CONG Yihao, YU Yanhua   

  1. School of Computer Science, Beijing University of Posts and Telecommunications, Beijing 100876, China
  • Online:2019-01-01 Published:2019-01-07

摘要: 推荐算法是数据挖掘中应用最广泛的算法之一,目前的推荐算法主要是针对静态数据的,缺乏对动态数据的适应性,基于数据流的推荐算法是解决这一问题的方法。针对目前在分布式平台中采用参数服务器控制模型训练存在的滞后梯度和掉队者问题,提出了一种新的使用点对点参数交换网络代替参数服务器的方法,并在训练过程中引入遗忘策略和异常评分检测能力。在新的分布式流计算框架Flink上进行设计实现,并在经典的MovieLens-1m数据集上进行了实验。实验结果表明,该算法能够在保证推荐准确率的同时,降低一半通讯开销。

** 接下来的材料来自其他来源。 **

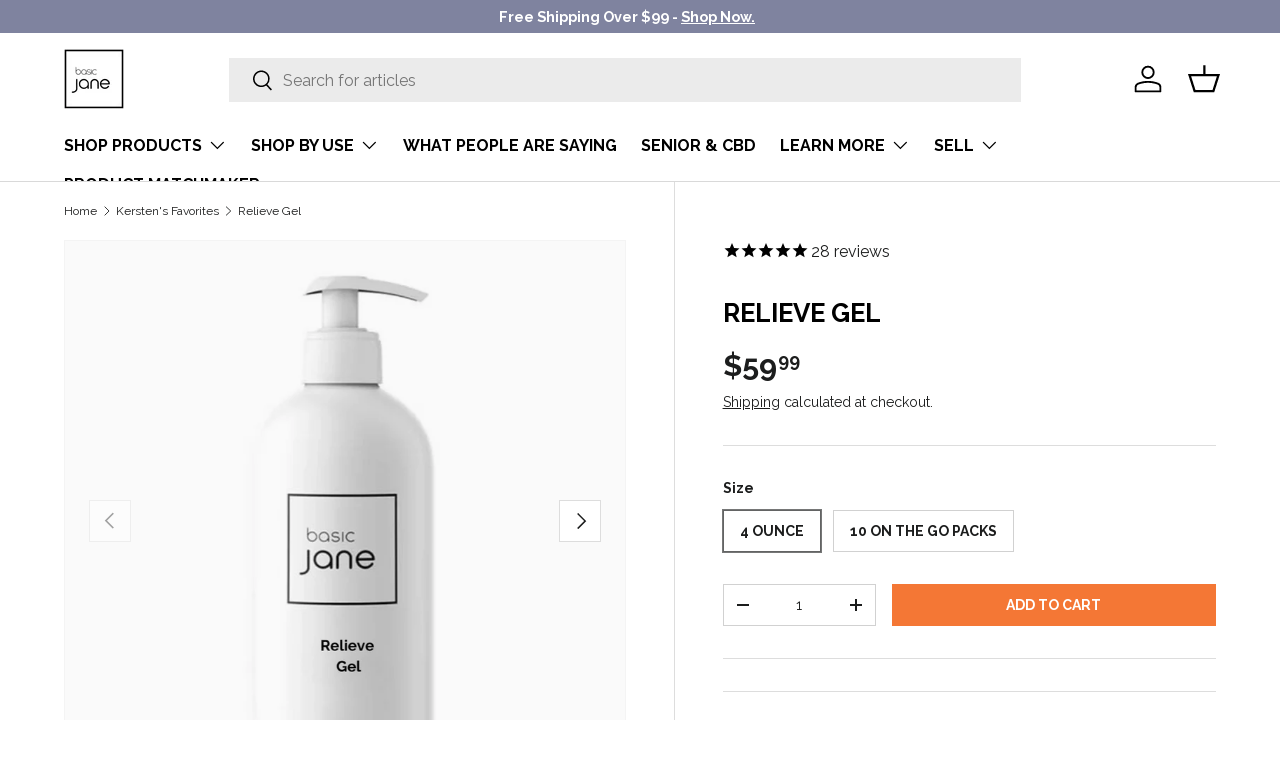

--- FILE ---
content_type: text/css
request_url: https://basicjane.com/cdn/shop/t/38/assets/product-page.css?v=12089014245925354721748706737
body_size: -52
content:
.product-main .product-media{margin-top:calc(5 * var(--space-unit));margin-bottom:calc(5 * var(--space-unit))}.product-details__calc .h4{margin-bottom:1.1em}@media (min-width: 769px){:root{--product-column-padding: calc(8 * var(--space-unit));--product-info-width: 47%}.shopify-section:not(.product-details){clear:both}.product-breadcrumbs .breadcrumbs{width:calc(100% - var(--product-info-width));padding-inline-end:var(--product-column-padding);overflow:hidden}.product-breadcrumbs+.product-main .product-media,.product-breadcrumbs+.product-main .product-info{padding-top:0}.product-breadcrumbs+.product-main .product-info:before,.product-breadcrumbs+.product-main .product-info:after{top:calc(-10 * var(--space-unit) - 1em - 2px)}.shopify-section+.product-main{margin-top:-1px}.shopify-section+.product-main:before,.product-details+.shopify-section:before,.product-main+.shopify-section:not(.product-details):before{content:"";display:block;position:relative;z-index:-1;width:100%;height:1px;background-color:rgba(var(--text-color)/.15)}.product-main .product-media,.product-main+.product-details>.container{width:calc(100% - var(--product-info-width));float:left;clear:left;border-inline-end:1px solid rgba(var(--text-color)/.15)}.product-main .product-media{margin-top:0;margin-bottom:0;padding-top:calc(10 * var(--space-unit));padding-bottom:calc(10 * var(--space-unit));padding-inline-end:var(--product-column-padding)}.product-main .product-info{position:relative;width:var(--product-info-width);padding:calc(10 * var(--space-unit)) 0;padding-inline-start:var(--product-column-padding);float:right;background-color:rgba(var(--bg-color))}.product-main .product-info:before,.product-main .product-info:after{content:"";position:absolute;top:0;bottom:-2px;left:-1px;width:1px;background-color:rgba(var(--bg-color))}.product-main .product-info:after{background-color:rgba(var(--text-color)/.15)}.product-main .product-info--sticky{min-height:var(--sticky-height, 0)}.product-info__sticky{position:-webkit-sticky;position:sticky;top:var(--header-end-padded, 48px);padding-bottom:0}.product-main+.product-details{max-width:calc(var(--page-width, 1320px) + var(--gutter) * 2);margin:0 auto;padding:0 var(--gutter)}.product-main+.product-details>.container{max-width:none;margin:0;padding-top:calc(2 * var(--space-unit));padding-bottom:calc(10 * var(--space-unit));padding-inline-start:0;padding-inline-end:var(--product-column-padding)}.product-main+.product-details+.shopify-section:before{top:1px}[dir=rtl] .product-main .product-media,[dir=rtl] .product-main+.product-details>.container{float:right;clear:right}[dir=rtl] .product-main .product-info{float:left}[dir=rtl] .product-main .product-info:before,[dir=rtl] .product-main .product-info:after{right:-1px;left:auto}}@media (min-width: 1280px){:root{--product-column-padding: calc(12 * var(--space-unit))}.product-main .product-media,.product-main .product-info{padding-top:calc(12 * var(--space-unit))}}
/*# sourceMappingURL=/cdn/shop/t/38/assets/product-page.css.map?v=12089014245925354721748706737 */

关键词: 在线矩阵分解, 流计算, 分布式协同过滤, 点对点网络

Abstract: Recommendation algorithm is one of the most widely used algorithms in data mining. However, recent studies focus on static data and lack the adaptability to dynamic data. Recommendation algorithm based on data stream is the solution to this problem. Aiming at the straggler and delayed-gradient problems in using parameter server to control model training in distributed platform, a new method of using peer-to-peer parameter exchange network is proposed, and the forgetting strategy and anomaly detection ability are introduced in the training process. Algorithm is implemented on Flink and experiments on Movielens-1m. Experimental results show that the algorithm can reduce the communication cost by half, while ensuring the accuracy of recommendation.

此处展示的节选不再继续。